Pyicos EA can have read counts or reads per kilobase per million reads (RPKM) (Mortazavi et al., 2008) as input; or alternatively, directly the BED files with regions and read coordinates, overcoming the need of an additional tool to count reads. Additionally, Pyicos can calculate enriched regions de novo by scanning the samples provided, using two configurable parameters, the proximity between two reads to be taken as part of the same region, and the minimum number of reads in the region to be considered.
To assess the accuracy of Pyicos in the prediction of DE genes, we compared it to three other methods, DEGseq (Wang et al., 2010), DESeq (Anders and Huber, 2010) and edgeR (Robinson et al., 2010); using published datasets for RNA-Seq and equivalent microarray experiments for liver and kidney samples (Marioni et al., 2008). First, we mapped the microarray results to the Ensembl annotation (Flicek et al., 2011). Then, using the microarray data, we defined a benchmarking set composed of DE and non-DE genes. DE genes were defined to have False Discovery Rate (FDR) <0.001 and an absolute log2-fold change >0.5 (Marioni et al., 2008), regardless of whether they are up- or down-regulated. Non-DE genes were defined to have an FDR >0.01 and an absolute log2-fold change of at most 0.5. This benchmarking set is composed of 6700 DE genes and 7060 non-DE genes. To predict DE genes, we considered for each Ensembl locus the mean of the values for read counts or RPKM for the corresponding Ensembl transcripts in the locus. The RPKM and read count per transcript were calculated with reads falling within the exons of each transcript. A pseudocount of one read per transcript was added to be able to operate with transcripts whose exons did not have any reads in any of the samples. We estimated the TPs and FPs as the number of predicted DE (enriched or depleted) genes that were annotated as DE or non-DE genes in the benchmarking set, respectively. ROC curves were calculated by considering increasing absolute values of the Z-score or −log10(P-value) for the predictions for each method. We also calculated precision–recall curves along Z-score thresholds, where precision is the ratio of TP over the number of predicted cases and recall is the same as the TPR.

Actions to take:
• A. Rewrite everything in the Pyicos passage from "Pyicos EA can" down to "to be considered.", using "from scratch" in place of "de novo".
• B. Can you carry on the Pyicos passage from the point where it stops?

Dataset content:
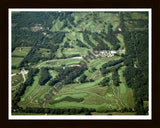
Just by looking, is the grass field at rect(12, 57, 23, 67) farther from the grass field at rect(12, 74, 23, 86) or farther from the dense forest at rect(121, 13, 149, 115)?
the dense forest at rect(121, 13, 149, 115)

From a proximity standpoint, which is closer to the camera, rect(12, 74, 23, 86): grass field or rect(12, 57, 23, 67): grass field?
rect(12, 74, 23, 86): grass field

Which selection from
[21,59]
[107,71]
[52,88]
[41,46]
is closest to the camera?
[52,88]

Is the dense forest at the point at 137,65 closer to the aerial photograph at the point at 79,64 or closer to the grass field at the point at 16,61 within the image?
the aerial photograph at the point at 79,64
---
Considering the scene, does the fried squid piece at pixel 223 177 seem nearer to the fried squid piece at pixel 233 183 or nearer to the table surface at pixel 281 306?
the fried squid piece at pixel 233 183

Outputs in order:
• A.
Pyicos EA can have read counts or reads per kilobase per million reads (RPKM) (Mortazavi et al., 2008) as input; or alternatively, directly the BED files with regions and read coordinates, overcoming the need of an additional tool to count reads. Additionally, Pyicos can calculate enriched regions from scratch by scanning the samples provided, using two configurable parameters, the proximity between two reads to be taken as part of the same region, and the minimum number of reads in the region to be considered.

• B.
We performed EA on broad ChIP-Seq signals using ENCODE data for H3K36me3 and RNAPII, and correlated the results to the enrichment of RNA-Seq data, for the K562 and NHEK cells (ENCODE Consortium, 2011). The calculation of significantly enriched or depleted regions was based on RPKM values. Replicas 1 and 2 from K562 and replica 1 from NHEK were used to calculate enrichment on three different types of regions from the Ensembl annotation (Flicek et al., 2011): for H3K36me3 we used the transcript-body, spanning from the transcription start site (TSS) to the transcription termination site (TTS); for RNAPII we used a window of 4 kb around the TSS; and the transcript exons for RNA-Seq, as before. Significant regions were defined as those with an absolute Z-score >10. We calculated the Pearson's correlation coefficient of Z-scores from significant regions between H3K36me3 and RNA-Seq, as well as between RNAPII and RNA-Seq.
To test the memory usage and running time of the callpeaks protocol, we used ChIP-Seq data for the human transcription factor CEBPA (Schmidt et al., 2010). To simulate files of different sizes, we first pooled together all available reads and took random subsets with an increasing size step of 3 million reads, up to 30 million reads, separately for sample and control. In each run, we subsampled two random sets of equal size from the ChIP-Seq reads and from control, using steps of 3 million reads.
In order to test the performance of Pyicos EA, we compared it to DEGSeq and to a combination of BEDTools (Quinlan and Hall, 2010) with edgeR and DESeq, as these two programs do not accept as input BED files with the regions of interest and the positions of the mapped reads from the samples to be compared. In this way, all four calculations start with the same input: BED files for the samples and the region file. We used the same CEBPA data mentioned before and we calculated the enrichment in the region of 2 kb upstream of the TSS for RefSeq annotated genes. This time we sampled twice per run on the experiment, in order to get a simulated replica, and once for the control. We sampled reads increasing by 3 million reads in each run.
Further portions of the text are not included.